### Text block
----------------------------------------

Failures in Complex Systems
This section discusses failure modes and effects in complex systems. From this discussion you can gain an appreciation of how complex systems can fail in complex ways. Before you can design a system to recover from failures, you must understand how systems fail.
Failures are the primary focus of the systems architect designing highly available (HA) systems. Understanding the probability, causes, effects, detection, and recovery of failures is critical to building successful HA systems. The professional HA expert has many years of study and experience with a large variety of esoteric systems and tools that are used to design HA systems. The average systems architect is not likely to have such tools or experience but will be required to design such systems. Fortunately, much of the detailed engineering work is already done by vendors, such as Sun Microsystems, who offer integrated HA systems.
A typical systems design project is initially concerned with defining what the system is supposed to do. The systems architect designing highly available clusters must also be able to concentrate on what the system is not supposed to do. This is known as testing for unwanted modes, which can occur as a result of integrating components that individually perform properly but may not perform together as expected. The latter can be much more difficult and time consuming than the former, especially during functional testing. Typical functional tests attempt to show that a system does what it is supposed to do. However, it is just as important, and more difficult, to attempt to show that a system does not do what it is not supposed to do.
A defect is anything that, when exercised, prevents something from functioning in the manner in which it was intended. The defect can, for example, be due to design, manufacture, or misuse and can take the form of a badly designed, incorrectly manufactured, or damaged hardware or software component. An error usually results from the defect being exercised, and if not corrected, may result in a failure.
Examples of defects include:
Hardware factory defect A pin in a connector is not soldered to a wire correctly, resulting in data loss when exercised.
Hardware field defect A damaged pin no longer provides a connection, resulting in data loss when exercised.
Software field defect An inadvertently corrupted executable file can cause an application to crash.
An error occurs when a component exhibits unintended behavior and can be a consequence of:
A defect being exercised
A component being used outside of its intended operational parameters
Some other cause, for example a random, though anticipated, environmental effect
A fault is usually a defect, but possibly an imprecise error, and should be qualified. Fault may be synonymous with bug in the context of software faults1, but need not be, as in the case of a page fault.
Highly available computer systems are not systems that never fail. They experience, more or less, the same failure rates on a per component basis as any other systems. The difference between these types of systems is how they respond to failures. You can divide the basic process of responding to failures into five phases.

----------------------------------------

### Entries provided
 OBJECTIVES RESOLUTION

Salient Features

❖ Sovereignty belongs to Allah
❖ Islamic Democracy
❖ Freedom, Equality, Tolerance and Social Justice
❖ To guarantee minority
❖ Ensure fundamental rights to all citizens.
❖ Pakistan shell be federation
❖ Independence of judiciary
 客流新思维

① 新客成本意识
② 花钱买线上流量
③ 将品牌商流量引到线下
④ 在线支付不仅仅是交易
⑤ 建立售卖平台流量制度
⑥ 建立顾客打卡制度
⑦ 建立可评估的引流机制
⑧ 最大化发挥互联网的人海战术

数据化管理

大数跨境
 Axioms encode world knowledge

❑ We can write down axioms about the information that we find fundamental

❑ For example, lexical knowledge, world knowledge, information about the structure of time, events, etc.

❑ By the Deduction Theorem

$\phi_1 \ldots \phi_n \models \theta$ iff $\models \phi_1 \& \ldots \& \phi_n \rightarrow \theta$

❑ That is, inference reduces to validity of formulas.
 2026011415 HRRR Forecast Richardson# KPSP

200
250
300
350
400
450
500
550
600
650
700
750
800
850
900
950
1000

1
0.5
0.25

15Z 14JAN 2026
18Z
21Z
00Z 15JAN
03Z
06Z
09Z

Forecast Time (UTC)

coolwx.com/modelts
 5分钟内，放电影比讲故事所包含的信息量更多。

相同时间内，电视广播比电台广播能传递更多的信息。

----------------------------------------

### Task 1
According to the text on failures in complex systems, which aspects of failures must be understood to build successful HA systems? List them all.
### Task 2
Continue the text on failures in complex systems, picking up right after its last sentence.
The listing has no part in these tasks.

### Answer box 1
Probability, causes, effects, detection, and recovery.

### Answer box 2
FIGURE 1-1 shows the five phases of failure response:
Fault isolation to determine the source of the fault and the component or field- replaceable unit (FRU) that must be repaired
Fault correction, if possible, in the case of automatically recoverable components, such as error checking and correction (ECC) memory
Failure containment so that the fault does not propagate to other components
System reconfiguration so you can repair the faulty component
Figure 1-1. HA System Failure Response
Fault detection is an important part of highly available systems. Although it may seem simple and straightforward, it is perhaps the most complex part of a cluster. The problem of fault detection in a cluster is an open problem one for which not all solutions are known. The Sun Cluster strategy for solving this problem is to rely on industry-standard interfaces between cluster components. These interfaces have built-in fault detection and error reporting. However, it is unlikely that all failure modes of all components and their interactions are known.
While this may sound serious, it is not so bad when understood in the context of the cluster. For example, consider unshielded twisted pair (UTP), 10BASE-T Ethernet interfaces. Two classes of failures can affect the interface physical and logical.
These errors can be further classified or assigned according to the four layers of the TCP/IP stack, but for the purpose of this discussion, the classification of physical and logical is sufficient. Physical failures are a bounded set. They are often detected by the network interface card (NIC). However, not all physical failures can be detected by a single NIC, nor can all physical failures be simulated by simply removing a cable.
Knowing how the system software detects and handles error conditions as they occur is important to a systems architect. If the network fails in some way, the software should be able to isolate the failure to a specific component.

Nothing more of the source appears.